Est-il vraiment si difficile d’apprécier à juste mesure notre proposition de décaler la date des élections tout en favorisant un climat de dialogue et de restauration de la confiance entre les acteurs?
Certains observateurs, en toute bonne foi, se demandent pourquoi maintenant.
Il est vrai qu’il y a un mois, lorsque je fus interpellé sur la question en tant que l’invité du JT de 20 h sur la Tfm le 23 mai, j’avais refusé d’admettre l’idée d’un report des élections même si j’eus des réserves sur la situation des cartes électeurs d’alors (moins d’un (1) million de cartes distribuées sur 2,7 millions). Cette position fut réitérée à travers plusieurs de mes sorties, notamment sur Walf Tv et Sud Fm.
A la dernière semaine de juin, le nombre total de cartes produites était de 4,5 millions dont près de 60% distribuées. Ce qui équivaut à une production de 1,8 millions de carte en un mois. Or il reste malgré la démultiplication des commissions environs 2 millions de cartes à distribution en plus du gap de 2 millions à éditer le tout durant le mois de juillet. On nous signale qu’actuellement en moyenne 500.000 cartes/semaine (70.000/jour). D’où la question principale qui se pose tous les acteurs du processus électoral y compris le citoyen qui demeure au centre de ce processus :
Le système mis en place est-il capable de garantir à tout électeur de disposer de sa carte d’identité/électeur et d’exercer son droit de vote le 30 juillet 2017 ?
Au vu de tout ce qui précède et partant des problèmes éventuels d’accessibilité des certains lieux de vote liés à l’hivernage mais aussi considérant du refus manifeste de l’opposition d’accepter, lors du référendum de mars 2016, le vote sur présentation uniquement de la carte national d’identité (CNI) numérisée -croisement des données avec la carte d’électeur- ; il ne semble rester que deux options:
1. Renforcer le dispositif de production et de distribution,
2. Décaler la date des élections
Pour les motifs évoqués plus haut, nous avons considéré la seconde options plus judicieuse. Sans avoir nullement la prétention de tenir le monopole de la vérité, notre vocation est d’anticiper sur toute réforme appropriée de notre système électoral ou solution de simplification du processus électoral.

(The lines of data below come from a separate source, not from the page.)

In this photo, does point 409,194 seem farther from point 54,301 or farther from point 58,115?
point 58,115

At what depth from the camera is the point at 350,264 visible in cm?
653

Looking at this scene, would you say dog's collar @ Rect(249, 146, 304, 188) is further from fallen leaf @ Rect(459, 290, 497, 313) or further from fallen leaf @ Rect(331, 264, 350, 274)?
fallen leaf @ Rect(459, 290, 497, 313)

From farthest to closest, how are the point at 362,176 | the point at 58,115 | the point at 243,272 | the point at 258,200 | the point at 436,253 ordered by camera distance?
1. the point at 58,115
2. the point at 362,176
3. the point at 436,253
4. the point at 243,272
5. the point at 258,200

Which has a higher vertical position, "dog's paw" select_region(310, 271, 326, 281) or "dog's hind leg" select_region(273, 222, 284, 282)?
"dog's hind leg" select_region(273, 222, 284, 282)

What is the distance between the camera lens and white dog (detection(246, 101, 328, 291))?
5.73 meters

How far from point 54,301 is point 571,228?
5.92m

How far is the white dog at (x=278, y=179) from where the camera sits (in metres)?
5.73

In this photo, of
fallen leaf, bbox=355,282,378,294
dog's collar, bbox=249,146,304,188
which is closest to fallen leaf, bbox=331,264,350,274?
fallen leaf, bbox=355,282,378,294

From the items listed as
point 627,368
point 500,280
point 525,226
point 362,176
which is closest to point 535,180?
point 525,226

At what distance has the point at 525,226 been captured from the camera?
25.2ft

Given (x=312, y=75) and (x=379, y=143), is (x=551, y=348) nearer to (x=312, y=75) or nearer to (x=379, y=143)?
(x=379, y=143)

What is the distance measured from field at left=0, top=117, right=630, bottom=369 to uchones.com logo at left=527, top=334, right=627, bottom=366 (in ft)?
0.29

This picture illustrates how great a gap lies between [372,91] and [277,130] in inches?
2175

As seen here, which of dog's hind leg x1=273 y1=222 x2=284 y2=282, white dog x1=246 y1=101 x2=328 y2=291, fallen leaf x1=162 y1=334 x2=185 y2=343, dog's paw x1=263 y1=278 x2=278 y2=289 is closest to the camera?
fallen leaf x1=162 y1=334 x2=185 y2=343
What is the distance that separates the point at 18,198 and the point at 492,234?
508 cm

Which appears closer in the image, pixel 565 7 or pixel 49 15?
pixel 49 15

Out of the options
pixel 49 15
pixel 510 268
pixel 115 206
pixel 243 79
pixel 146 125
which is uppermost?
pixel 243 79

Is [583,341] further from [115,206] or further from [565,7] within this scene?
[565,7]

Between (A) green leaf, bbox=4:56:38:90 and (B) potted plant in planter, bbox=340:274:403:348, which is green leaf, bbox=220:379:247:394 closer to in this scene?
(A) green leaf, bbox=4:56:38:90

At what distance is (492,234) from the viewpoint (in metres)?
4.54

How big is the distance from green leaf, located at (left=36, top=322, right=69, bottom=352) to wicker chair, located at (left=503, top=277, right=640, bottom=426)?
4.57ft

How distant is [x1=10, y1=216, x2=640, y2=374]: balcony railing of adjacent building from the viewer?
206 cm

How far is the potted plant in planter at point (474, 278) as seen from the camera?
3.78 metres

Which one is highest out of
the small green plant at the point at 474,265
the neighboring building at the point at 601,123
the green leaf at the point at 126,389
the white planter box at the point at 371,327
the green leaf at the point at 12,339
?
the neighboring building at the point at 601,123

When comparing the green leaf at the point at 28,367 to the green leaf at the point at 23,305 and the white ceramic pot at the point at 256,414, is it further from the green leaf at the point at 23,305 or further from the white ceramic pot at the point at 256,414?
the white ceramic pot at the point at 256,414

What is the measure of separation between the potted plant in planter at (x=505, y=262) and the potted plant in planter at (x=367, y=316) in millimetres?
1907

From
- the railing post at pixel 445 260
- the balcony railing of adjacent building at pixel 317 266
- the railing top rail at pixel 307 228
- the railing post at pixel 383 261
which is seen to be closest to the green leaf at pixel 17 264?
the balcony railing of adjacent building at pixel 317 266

Dans cette perspective, j’avais préconisé des dispositions pratiques devant permettre aux détenus d’accomplir leur droit de suffrage. C’est la même dynamique qui, au lendemain du dépôt des candidatures, m’avait amené à inventer de nouvelles méthodes de vote telle que le système des 5 bulletins de vote ou le placement des bulletins à l’isoloir.
Dans certaines situations, il revient à l’État de prendre ses responsabilités comme ce fut le cas en 2011, lorsque le Gouvernement décida d’autoriser l’inscription sur les liste électorales sur la base du récépissé de la carte nationale d’identité (CNI). Ce fut une mesure jugée unilatérale mais salutaire face à la lenteur dans la délivrance des CNI.